Founded on August 25, 1916, the National Park Service has protected America’s soaring mountain ranges, verdant forests, and sprawling deserts for an entire century. Full of natural wonders and rare wildlife, the National Parks offer a respite from civilization, serving as a backyard for all of America. In honor of more than 100 years of stewardship of America’s most precious natural monuments, here are 9 fascinating facts about the National Parks.
1. They cover 3.4 percent of the United States.
Spanning 27 states, America’s 58 National Parks blanket an amazing 84.6 million acres of American soil. That’s a full 3.4 percent of the United States. The largest, St. Elias National Park, takes up a vast 8.3 million acres in South Central Alaska. But not all of the National Parks are so massive. In fact, the smallest, Hot Springs in Arkansas, covers a mere 5500 acres.
2. Sequoia National Park is home to the largest tree in the world …
Sequoia National Park in California is home to General Sherman, the largest known tree in the world. While General Sherman isn’t the tallest or the oldest tree on Earth, at 52,500 cubic feet in volume, it is the largest. To put its size in perspective, an Olympic sized swimming pool has a volume of 88,500 cubic feet—that means General Sherman is a little over half the size of a swimming pool. At a mere 2000 years old, however, it’s just reaching middle age. Scientists say it’s still growing.
3. … and Mammoth Cave National Park has the longest known cave system in the world.
With 400 miles of caves, the appropriately named Mammoth Cave National Park in Kentucky is home to the longest known cave system on Earth. Several species of bats have been known to live in the caves, as well as cave salamanders, crickets, and two types of eyeless cave fish, which live in the underwater depths of the caves.
4. You can sled down the tallest sand dune in North America.
In Colorado’s Great Sand Dunes National Park, visitors can not only view the highest sand dune in North America, they can sled down it. Called the Star Dune, the giant 755 foot dune is perfect for adrenaline junkies with a need for speed. Great Sand Dunes National Park allows visitors to race down all its dunes on custom made sand boards and sleds.
5. Yellowstone has its own flower.
Along the shores of Yellowstone Lake in Wyoming’s Yellowstone National Park, a flower grows that can’t be found anywhere else on Earth. The Yellowstone sand verbena (Abronia ammophila) grows on a mere 1.48 acres of the park. Its presence in Yellowstone is surprising not only for its uniqueness, but because other types of verbena usually grow in much warmer climates.
6. Hot Springs National Park started out as a spa.
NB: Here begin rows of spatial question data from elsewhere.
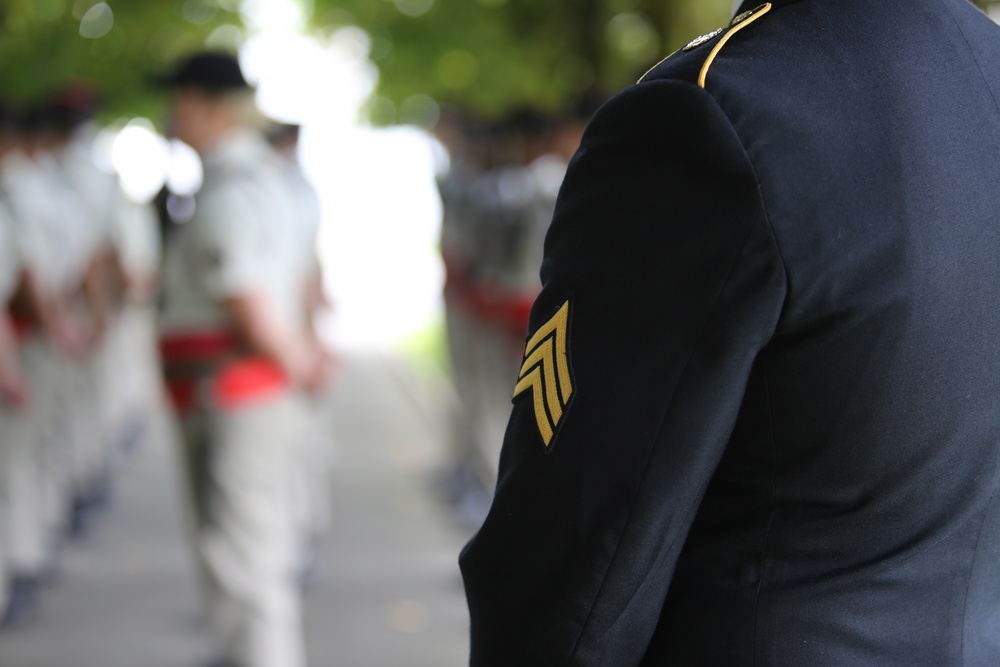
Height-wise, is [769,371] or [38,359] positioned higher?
Answer: [769,371]

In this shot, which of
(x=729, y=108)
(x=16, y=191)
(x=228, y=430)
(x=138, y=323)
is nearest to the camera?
(x=729, y=108)

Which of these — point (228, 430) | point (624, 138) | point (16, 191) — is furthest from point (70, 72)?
point (624, 138)

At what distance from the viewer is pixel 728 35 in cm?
130

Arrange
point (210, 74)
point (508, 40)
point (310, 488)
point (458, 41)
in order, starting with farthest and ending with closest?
point (508, 40), point (458, 41), point (310, 488), point (210, 74)

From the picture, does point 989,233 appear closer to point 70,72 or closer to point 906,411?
point 906,411

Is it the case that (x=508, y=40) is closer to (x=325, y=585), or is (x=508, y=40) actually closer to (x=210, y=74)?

Today, the steamy spring waters near Hot Springs, Arkansas, are part of the National Parks system. But even before Hot Springs National Park was founded in 1921, the area had a rich history as a spa town. It was first designated as a recreational location by the United States government in 1832, long before the National Parks existed, and for hundreds of years, Americans bathed in the hot springs waters that flow from the slopes of Hot Springs Mountain, believing the warm waters to have medicinal and therapeutic properties.
7. Dry Tortugas is the most remote national park.
Seventy miles from Key West, Florida, Dry Tortugas National Park can only be reached by boat or airplane. Most of the 100-square-mile park is open water, though it also encompasses seven tiny islands. Known for its amazing scuba diving and snorkeling, the park features hundreds of shipwrecks visitors can explore. It’s also home to five species of sea turtle.
8. Mesa Verde National Park protects 5000 archaeological sites.
Mesa Verde National Park in Colorado is the largest archaeological preserve in the United States, with thousands of archaeological sites. These include 600 cliff dwellings, where the Ancestral Pueblo people lived thousands of years ago.
9. The most visited park is Great Smoky Mountains.
While all of the National Parks are full of breathtaking views and amazing historical monuments, Great Smoky Mountains National Park—which straddles the border between North Carolina and Tennessee—seems to be the most popular. Last year, it had more guests than any other park, attracting 307.2 million visits.